El estrés positivo es una reacción definida por la inteligencia emocional, y es el encargado de crear la estimulación necesaria para lograr la efectividad en la consecución de metas.

Los crecientes estudios acerca de la inteligencia emocional así como de la gestión de los recursos sensitivos y emocionales para el buen desarrollo de las capacidades y aptitudes personales, ha avanzado en su acepción acerca del estrés positivo y negativo, acotando ambos y dando las claves acerca de cómo potenciar este segundo e inhibir la aparición de síntomas de ansiedad y desesperanza.

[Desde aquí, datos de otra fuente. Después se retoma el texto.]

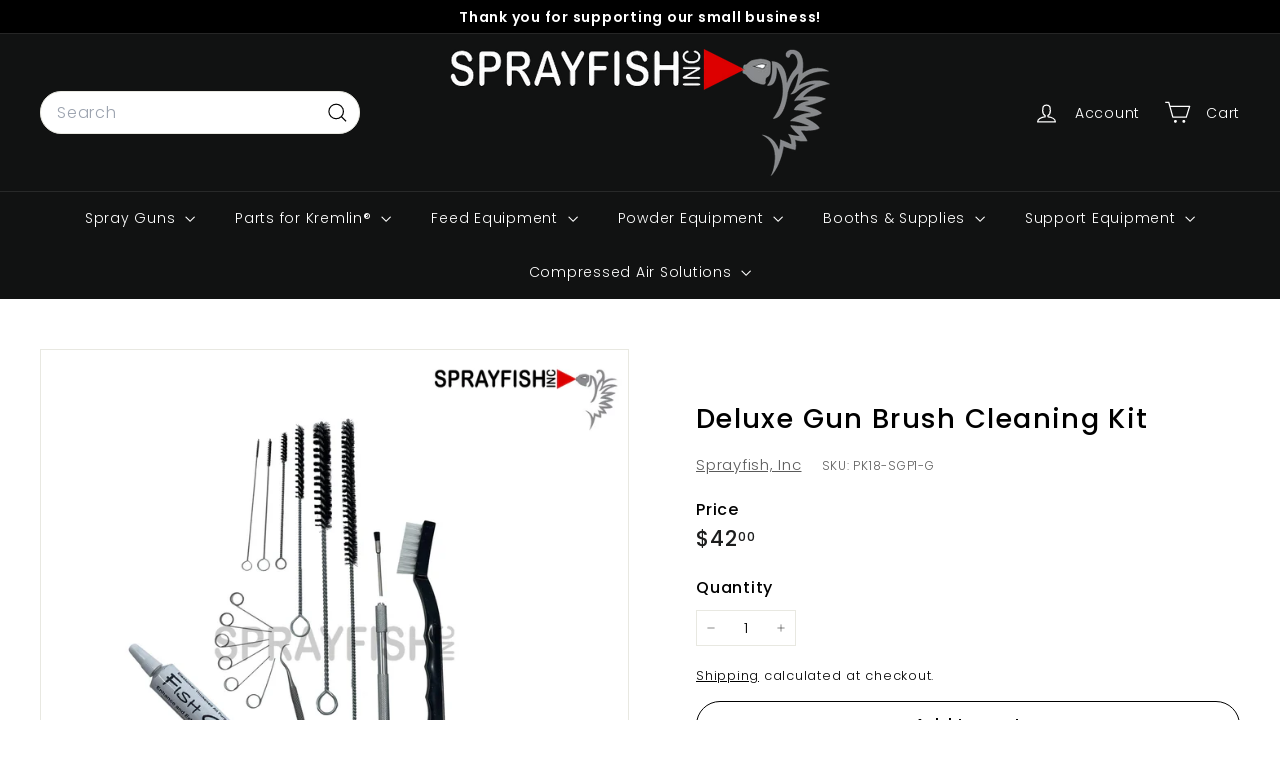

--- FILE ---
content_type: text/javascript
request_url: https://shopsprayfish.com/cdn/shop/t/15/assets/section-image-compare.js?v=84708806597935999591767328371
body_size: -46
content:
import{debounce}from"@archetype-themes/utils/utils";import{HTMLThemeElement}from"@archetype-themes/custom-elements/theme-element";class ImageCompare extends HTMLThemeElement{constructor(){super(),this.active=!1,this.currentX=0,this.initialX=0,this.xOffset=0,this.abortController=new AbortController}connectedCallback(){super.connectedCallback(),this.el=this,this.button=this.querySelector("[data-button]"),this.draggableContainer=this.querySelector("[data-draggable]"),this.primaryImage=this.querySelector("[data-primary-image]"),this.secondaryImage=this.querySelector("[data-secondary-image]"),this.calculateSizes(),this.buttonOffset=this.button.offsetWidth/2;const{signal}=this.abortController;this.el.addEventListener("touchstart",this.dragStart.bind(this),{signal}),this.el.addEventListener("touchend",this.dragEnd.bind(this),{signal}),this.el.addEventListener("touchmove",this.drag.bind(this),{signal}),this.el.addEventListener("mousedown",this.dragStart.bind(this),{signal}),this.el.addEventListener("mouseup",this.dragEnd.bind(this),{signal}),this.el.addEventListener("mousemove",this.drag.bind(this),{signal}),window.addEventListener("resize",debounce(250,()=>{this.calculateSizes(!0)}),{signal})}disconnectedCallback(){this.abortController.abort()}calculateSizes(hasResized=!1){if(this.buttonOffset=this.button.offsetWidth/2,this.elWidth=this.el.offsetWidth,this.primaryImage&&(this.primaryImage.style.width=`${this.elWidth}px`),hasResized){const ratio=this.currentX/this.elWidth;this.currentX=ratio*this.elWidth,this.setTranslate(this.currentX,this.button)}else this.draggableContainer.style.width=`${this.elWidth/2}px`,this.button.style.transform=`translate(-${this.buttonOffset}px, -50%)`}dragStart(e){e.type==="touchstart"?this.initialX=e.touches[0].clientX-this.xOffset:this.initialX=e.clientX-this.xOffset,e.target===this.button&&(this.active=!0)}dragEnd(){this.initialX=this.currentX,this.active=!1}drag(event){this.active&&(event.preventDefault(),event.type==="touchmove"?this.currentX=event.touches[0].clientX-this.initialX:this.currentX=event.clientX-this.initialX,this.xOffset=this.currentX,this.setTranslate(this.currentX,this.button))}setTranslate(xPos,el){let newXpos=xPos-this.buttonOffset,containerWidth;const boundaryPadding=50,XposMin=(this.elWidth/2+this.buttonOffset)*-1,XposMax=this.elWidth/2-this.buttonOffset;newXpos<XposMin+boundaryPadding?(newXpos=XposMin+boundaryPadding,containerWidth=boundaryPadding):newXpos>XposMax-boundaryPadding?(newXpos=XposMax-boundaryPadding,containerWidth=this.elWidth-boundaryPadding):containerWidth=document.documentElement.dir==="rtl"?this.elWidth-(this.elWidth/2+xPos):this.elWidth/2+xPos,el.style.transform=`translate(${newXpos}px, -50%)`,this.draggableContainer.style.width=`${containerWidth}px`}}customElements.define("image-compare",ImageCompare);
//# sourceMappingURL=/cdn/shop/t/15/assets/section-image-compare.js.map?v=84708806597935999591767328371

El poder del estrés para conseguir objetivos

Se denomina así al estrés positivo por ser el encargado de poner al organismo y a la mente alerta cuando surge una demanda que ha de ser atendida en un intervalo de tiempo que puede ser a corto, medio o largo plazo. A diferencia de la ansiedad, el estrés positivo sí que tiene un estímulo real que exige que el sujeto ponga la atención en un hecho o actuación concreto.

 

Sus rasgos fundamentales y, por otro lado, diferenciadores de los procesos de ansiedad y otros más negativos es que, ante el desafío, se experimenta euforia y deseo de satisfacer la demanda. Del mismo modo, se tiene una visión lúcida del planteamiento del problema y se mantiene todo dentro de un plano racional y controlado que promueve conductas sociales, nada irritables y enfocadas hacia la cooperación.

No vuelva usted mañana

Esta versión libre de uno de los textos de Larra, da a entender fácilmente por qué en muchos casos se ha llegado a sentir ese estrés negativo que tanto mal le hace al cuerpo humano. Posponer las obligaciones o dejar pasar las oportunidades es lo que impide que los problemas sean vistos objetivamente. Por ello, es imprescindible concluir cada deber inmediatamente.

 

El estrés positivo, asimismo, aparece, en muchos casos, mientras se realizan tareas atrasadas. Cualquiera ha experimentado, alguna vez, la felicidad súbita que se siente al pasar una mañana realizando todas aquellas gestiones pospuestas durante semanas y diciéndose a sí mismo que lo haría más a menudo. No se debe pensar más, se debe evitar la pereza y hacerlo.